We just got this exciting news from Pittsfield, Maine — it’s great to see more and more churches getting on board with fossil fuel divestment! 

First Universalist Church of Pittsfield Sells ExxonMobil, Divests from Fossil Fuels

Pittsfield, ME – In a bold move within a church that runs on a shoestring budget, the Council of the First Universalist Church of Pittsfield, Maine voted Sunday to sell its more than 1600 shares of Exxon Mobil stock and pledged to make its entire portfolio fossil fuel free within five years.

Among a growing number of city governments, colleges, institutions, and churches across the United States, the First Universalist Church of Pittsfield has embarked on a five-year pledge to divest its investment portfolio of the largest 200 coal, oil, and gas companies world-wide.
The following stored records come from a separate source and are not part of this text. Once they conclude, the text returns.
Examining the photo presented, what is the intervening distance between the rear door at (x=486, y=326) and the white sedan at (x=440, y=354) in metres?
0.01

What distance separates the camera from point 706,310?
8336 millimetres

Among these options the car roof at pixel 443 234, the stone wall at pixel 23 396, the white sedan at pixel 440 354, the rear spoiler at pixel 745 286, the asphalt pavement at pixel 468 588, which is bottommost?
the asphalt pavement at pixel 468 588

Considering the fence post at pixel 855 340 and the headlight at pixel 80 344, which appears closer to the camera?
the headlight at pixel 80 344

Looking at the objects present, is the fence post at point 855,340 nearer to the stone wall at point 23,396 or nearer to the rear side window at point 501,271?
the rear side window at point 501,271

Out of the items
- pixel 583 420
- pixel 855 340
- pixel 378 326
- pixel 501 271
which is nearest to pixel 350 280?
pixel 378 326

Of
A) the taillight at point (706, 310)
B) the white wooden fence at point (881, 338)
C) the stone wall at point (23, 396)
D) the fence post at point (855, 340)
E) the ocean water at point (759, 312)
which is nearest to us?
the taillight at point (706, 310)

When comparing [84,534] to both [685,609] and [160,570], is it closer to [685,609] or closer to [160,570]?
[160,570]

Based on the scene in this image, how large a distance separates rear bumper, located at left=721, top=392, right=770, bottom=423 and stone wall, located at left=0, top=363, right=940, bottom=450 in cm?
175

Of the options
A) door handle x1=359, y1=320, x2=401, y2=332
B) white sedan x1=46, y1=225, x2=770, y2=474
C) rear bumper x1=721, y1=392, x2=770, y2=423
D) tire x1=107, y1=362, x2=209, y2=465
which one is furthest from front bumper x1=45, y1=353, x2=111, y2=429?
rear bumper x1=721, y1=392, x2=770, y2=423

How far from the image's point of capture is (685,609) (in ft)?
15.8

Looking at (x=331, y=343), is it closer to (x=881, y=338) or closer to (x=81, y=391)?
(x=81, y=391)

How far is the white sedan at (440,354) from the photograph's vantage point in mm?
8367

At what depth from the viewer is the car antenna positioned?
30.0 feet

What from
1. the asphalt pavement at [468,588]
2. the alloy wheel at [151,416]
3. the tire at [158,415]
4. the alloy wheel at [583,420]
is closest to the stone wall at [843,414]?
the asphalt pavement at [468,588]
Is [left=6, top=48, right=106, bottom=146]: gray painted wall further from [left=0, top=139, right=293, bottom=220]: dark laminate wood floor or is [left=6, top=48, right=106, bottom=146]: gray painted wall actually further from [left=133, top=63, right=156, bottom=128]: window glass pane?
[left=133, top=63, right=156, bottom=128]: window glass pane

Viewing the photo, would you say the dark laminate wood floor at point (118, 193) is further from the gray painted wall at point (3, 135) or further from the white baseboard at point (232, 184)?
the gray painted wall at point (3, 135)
Why? According to the investment professionals that manage their portfolio, the Exxon Mobil stock – generously bequeathed to the church years ago – represents too large a percentage of the church’s overall portfolio. The lack of investment diversity constitutes financial risk.

“But fossil-free investing is not about diversifying one’s portfolio to prevent financial risk,” said Council Member Holly Zadra who led the effort. The grassroots divestment strategy heralded by student activists, writer Bill McKibben, and 350.org focuses on “a different kind of risk – the risk that burning too many fossil fuels in an already overburdened system endangers everything – people, plants, animals, food, water and the relatively predictable climate in which those things have flourished.”

First Universalist Church of Pittsfield Reverend Margaret Beckman said, “We concluded that we wanted to move toward values-based investing and away from financial return-only considerations. Our vote is a true reflection of our Unitarian Universalist values and the way that we, as a congregation, want to be in the world.”

Zadra said, “Divestment is partly symbolic, partly strategic. The movement aims to revoke the social license extended to the companies who continue to wreak havoc on the planet while spending billions lobbying governments and buying legislators that keep renewable and locally-generated energy out of the equation.”

But not everyone on the Council agrees with the move. Council Treasurer Priscilla Jones cast the lone vote against divestment. She said, “I believe this divestment movement is based on a false premise. Fossil fuels improve the quality of peoples lives and will for many years to come.”

Within the Church Council the democratic process reigns, and a 10-to-1 vote means the motions passed.

In a church that includes among its Seven Principles “respect for the interdependent web of all existence,” investment is both a moral and financial decision. Finance Chair John Burgess said it was important that the church invest in ways “that more closely reflect our values and ethics.” He said, “This is a big step for us to take, and I am proud of the church council for acting boldly on this matter.”